My students are devastated, and rightly so.
This isn’t the way this was supposed to go down. This isn’t right. It isn’t fair.
And if you are one of those seniors, you have every right to be disappointed. In fact, I would go even further, and say that you have every right to grieve.
You have had an incredibly important rite of passage that has been stripped away from you. Grief is an appropriate response.
What does it mean to grieve? I could give you a dictionary definition, but to me – as a person who lost a mother very recently – it means to feel the ache and the pain of loss as a very real and tangible thing. It means to think about what could have been – what should have been and is not – and to feel such strong emotions about it not being that way that it hurts. It physically hurts. In your body and soul and mind, it hurts.
And if this is how you are feeling, then it’s okay.

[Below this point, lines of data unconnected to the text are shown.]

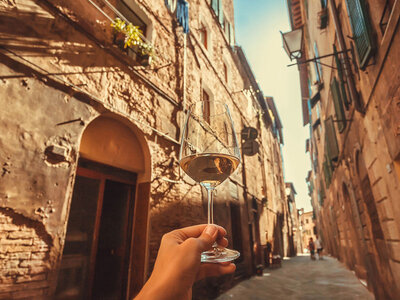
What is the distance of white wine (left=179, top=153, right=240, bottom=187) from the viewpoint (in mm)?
1223

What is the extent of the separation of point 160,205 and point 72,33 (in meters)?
3.38

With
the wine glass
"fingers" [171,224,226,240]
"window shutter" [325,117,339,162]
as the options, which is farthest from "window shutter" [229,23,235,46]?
"fingers" [171,224,226,240]

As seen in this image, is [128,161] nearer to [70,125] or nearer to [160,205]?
[160,205]

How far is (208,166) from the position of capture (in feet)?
4.01

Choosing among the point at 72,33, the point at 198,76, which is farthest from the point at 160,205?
the point at 198,76

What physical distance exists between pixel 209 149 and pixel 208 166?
106 mm

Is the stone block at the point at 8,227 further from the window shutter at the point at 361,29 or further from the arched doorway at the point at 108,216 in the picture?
the window shutter at the point at 361,29

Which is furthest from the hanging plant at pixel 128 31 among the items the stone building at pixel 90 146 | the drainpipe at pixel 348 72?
the drainpipe at pixel 348 72

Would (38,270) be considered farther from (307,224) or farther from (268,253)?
(307,224)

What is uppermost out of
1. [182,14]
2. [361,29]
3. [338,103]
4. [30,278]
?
[182,14]

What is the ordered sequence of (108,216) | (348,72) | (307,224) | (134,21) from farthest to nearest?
(307,224), (134,21), (348,72), (108,216)

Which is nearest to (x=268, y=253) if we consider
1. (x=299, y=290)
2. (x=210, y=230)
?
(x=299, y=290)

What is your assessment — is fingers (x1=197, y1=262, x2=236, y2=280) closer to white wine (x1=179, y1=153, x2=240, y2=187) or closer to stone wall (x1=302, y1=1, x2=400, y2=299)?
white wine (x1=179, y1=153, x2=240, y2=187)

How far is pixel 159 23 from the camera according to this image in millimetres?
5891
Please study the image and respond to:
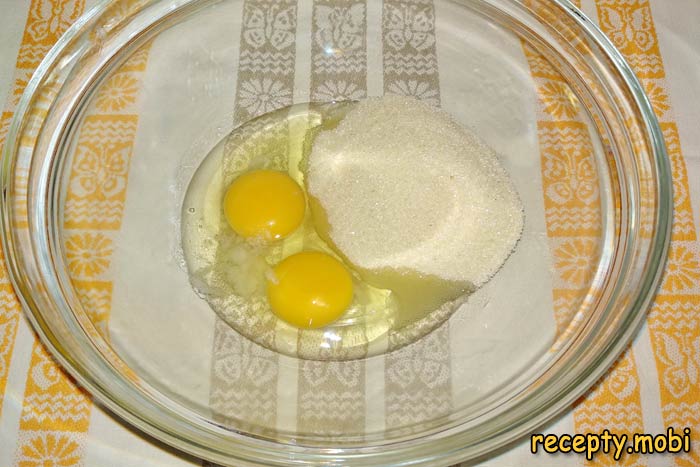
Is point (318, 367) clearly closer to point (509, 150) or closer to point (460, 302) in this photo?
point (460, 302)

You didn’t ask for this. You wanted to finish strong. You wanted to run the race to the end and look back to see all the people who cheered you as you ran.
But now, you’re trying to finish the year in Zoom meetings.

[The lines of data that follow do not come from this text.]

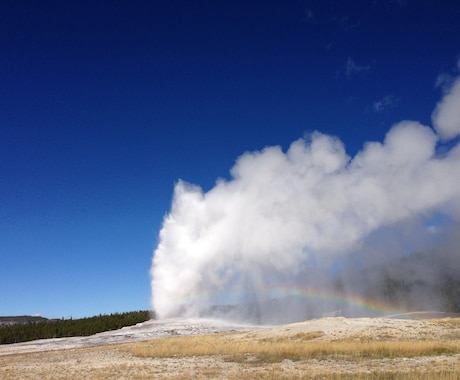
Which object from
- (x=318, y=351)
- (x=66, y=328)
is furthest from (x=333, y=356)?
(x=66, y=328)

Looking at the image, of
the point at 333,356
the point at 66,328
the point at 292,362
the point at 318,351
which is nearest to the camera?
the point at 292,362

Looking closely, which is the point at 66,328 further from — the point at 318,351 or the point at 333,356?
the point at 333,356

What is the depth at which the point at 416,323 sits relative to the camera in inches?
1823

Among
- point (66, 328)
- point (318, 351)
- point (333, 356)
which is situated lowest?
point (333, 356)

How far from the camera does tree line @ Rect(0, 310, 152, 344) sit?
106556mm

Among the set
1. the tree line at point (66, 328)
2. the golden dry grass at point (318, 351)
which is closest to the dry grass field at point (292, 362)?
the golden dry grass at point (318, 351)

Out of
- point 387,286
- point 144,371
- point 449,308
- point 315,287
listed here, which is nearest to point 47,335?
point 315,287

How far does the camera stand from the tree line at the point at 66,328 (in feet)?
350

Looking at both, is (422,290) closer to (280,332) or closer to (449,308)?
(449,308)

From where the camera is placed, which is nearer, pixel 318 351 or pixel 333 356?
pixel 333 356

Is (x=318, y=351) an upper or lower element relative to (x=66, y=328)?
lower

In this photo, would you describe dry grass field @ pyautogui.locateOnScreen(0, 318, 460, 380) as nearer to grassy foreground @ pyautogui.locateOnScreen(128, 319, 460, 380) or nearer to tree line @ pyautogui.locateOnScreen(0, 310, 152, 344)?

It’s okay to be sad. It’s okay to mourn what you’ve lost. It’s okay to allow yourself that.
This isn’t the way it was supposed to be. Even though if things had been normal you would have been complaining to be in school right now, it’s where you should have been.

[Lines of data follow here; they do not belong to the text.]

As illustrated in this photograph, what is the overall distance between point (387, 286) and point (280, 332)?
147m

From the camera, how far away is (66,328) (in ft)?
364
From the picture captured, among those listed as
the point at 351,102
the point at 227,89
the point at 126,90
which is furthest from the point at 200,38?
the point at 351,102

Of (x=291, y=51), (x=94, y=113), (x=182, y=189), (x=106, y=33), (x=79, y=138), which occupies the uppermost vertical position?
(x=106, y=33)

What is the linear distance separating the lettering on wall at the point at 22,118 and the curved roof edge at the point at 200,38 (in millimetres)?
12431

But I’d also encourage you to consider this.
You are the graduating class of opportunity.
Sure. Nobody else has experienced what you are experiencing. Nobody else has lost what you have lost. But at the same time, nobody else has experienced what you are experiencing. Nobody else has lost what you have lost.
If you had had a graduation ceremony, the guest speaker would have spoken platitudes about what the future held for you. They would have told you stories about success and failure and possibilities. You might have listened. You might have applied those stories to some aspect of your life.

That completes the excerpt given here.